◆ **PROBLEM STATEMENT**
How would you render this sentence from the article on truck size and weight limits in Spanish: "The proposal also called for greater use of triple-trailers and for an increase in the length of double-trailers to 33 feet from 28 feet."?

◆ **PAGE TEXT**
Proposal seen as impediment to passage of highway funding bill.

It had been portrayed as a quantum leap forward in helping shippers gain badly needed motor carrier capacity. Now, it's basically been consigned to the ash heap of Capitol Hill.

In a shocking display of unity, the Association of American Railroads (AAR) and the American Trucking Associations (ATA) sent a joint letter Thursday night to members of the House of Representatives asking lawmakers to oppose any attempts to reinstate language to increase the size and weight of vehicles operating on the nation's interstate highways when a multiyear transportation funding bill is debated on the House floor in coming days.


Given that companion legislation in the Senate does not include any such language, the action by the two main surface transportation trade groups effectively ends nascent efforts to effect the most sweeping change in vehicle size and weight limits in three decades. It is a bitter blow to shippers who hoped the provision would make their operations more productive and increase motor carrier capacity during a cycle when the supply of available drivers and rigs is shrinking. It also deals a setback to those who contended that raising vehicle and weight size limits would enable carriers to operate more efficiently with less equipment, thus conserving diesel fuel and cutting carbon emissions.

Earlier this month, Rep. John L. Mica (R-Fla.), chairman of the House Transportation and Infrastructure Committee, introduced legislation calling for a five-year, $260 billion reauthorization of the nation's surface transportation programs. Included in the proposal was a provision to allow single-trailer vehicles with a gross vehicle weight of up to 97,000 pounds to operate on the nation's interstate highways, as long as each vehicle was equipped with a sixth axle to maintain braking and handling stability at the higher weights.

The proposal also called for greater use of triple-trailers and for an increase in the length of double-trailers to 33 feet from 28 feet.

The language hit a huge pothole when the full committee approved the legislation but stipulated that the Transportation Research Board (TRB) conduct a three-year feasibility study into the size and weight issue. The TRB, a group leavened by transportation engineers and academics, never moves with all deliberate speed on anything. Supporters of the language knew that unless an amendment was offered up during debate by the full House, it was effectively a goner.

The last nail was struck by AAR and ATA, which urged lawmakers to table any prospective amendments in the interest of moving a comprehensive bill through the legislative process.

Janet F. Kavinoky, who runs the transportation infrastructure programs for the U.S. Chamber of Commerce, publicly echoed the private sentiments of many when she pronounced the provision "dead" following release of the AAR-ATA letter.

A bow to political realities

Essentially, the language fell victim to political expediency. Virtually everyone who moves freight for a living wants Congress to pass legislation to fund federal transport programs for a multiyear period. This is especially true in an election year, when transport funding could translate into jobs for millions of unemployed—and voting—Americans.

◆ **LISTED ENTRIES**

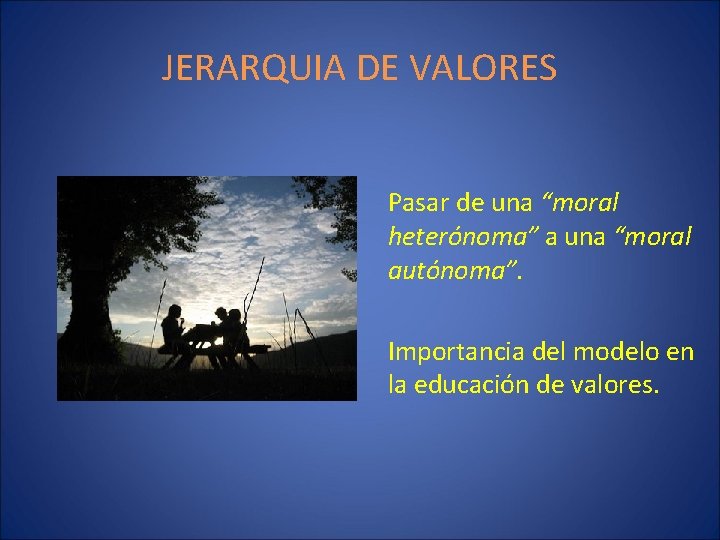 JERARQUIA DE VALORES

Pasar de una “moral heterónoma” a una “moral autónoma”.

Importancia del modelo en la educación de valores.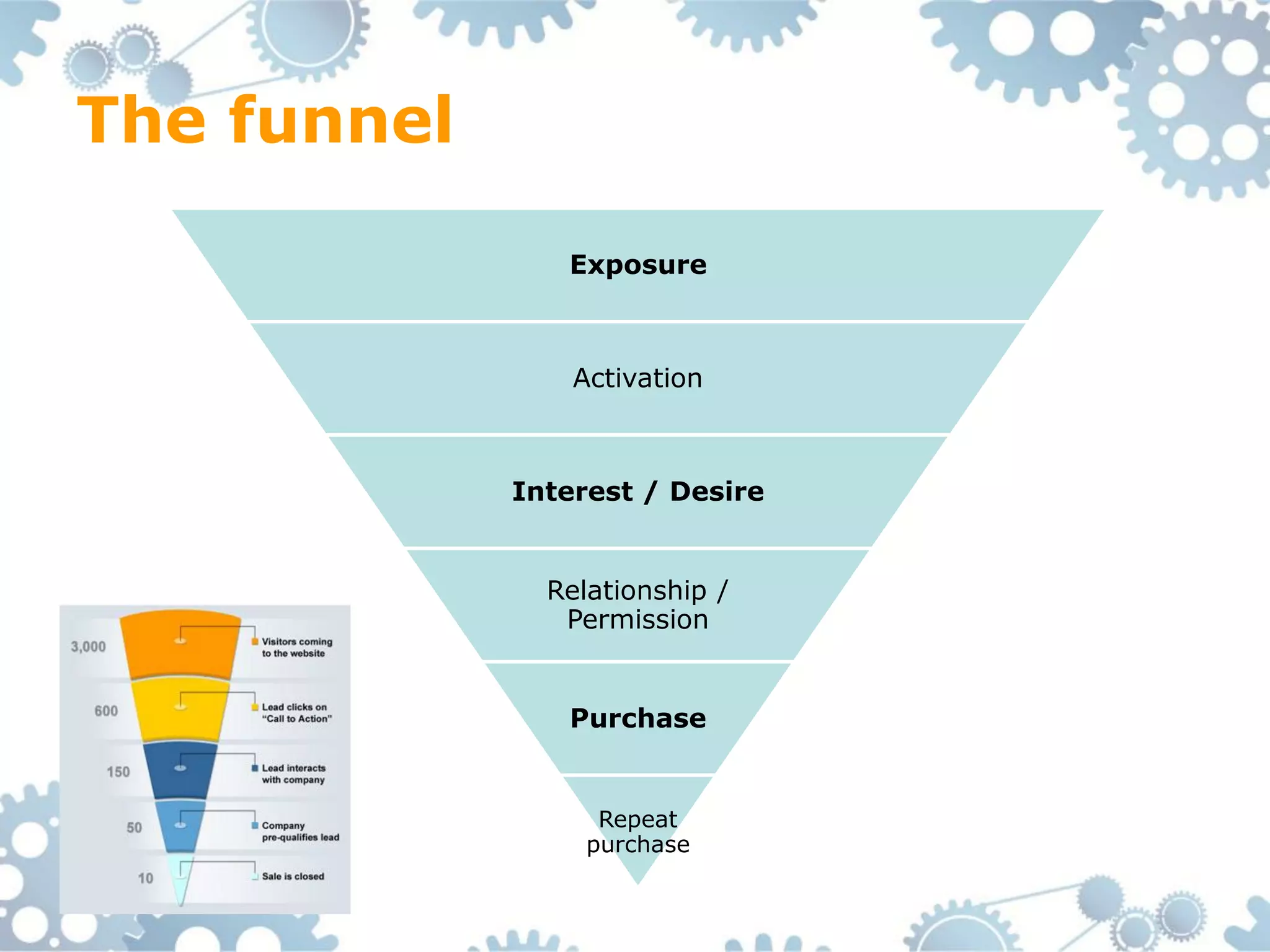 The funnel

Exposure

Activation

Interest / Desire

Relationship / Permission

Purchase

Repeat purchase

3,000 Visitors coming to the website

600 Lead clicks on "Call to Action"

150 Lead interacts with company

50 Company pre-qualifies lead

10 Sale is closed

◆ **SOLUTION BELOW**
La propuesta también pedía un mayor uso de remolques triples y un aumento de la longitud de los remolques dobles de 28 a 33 pies.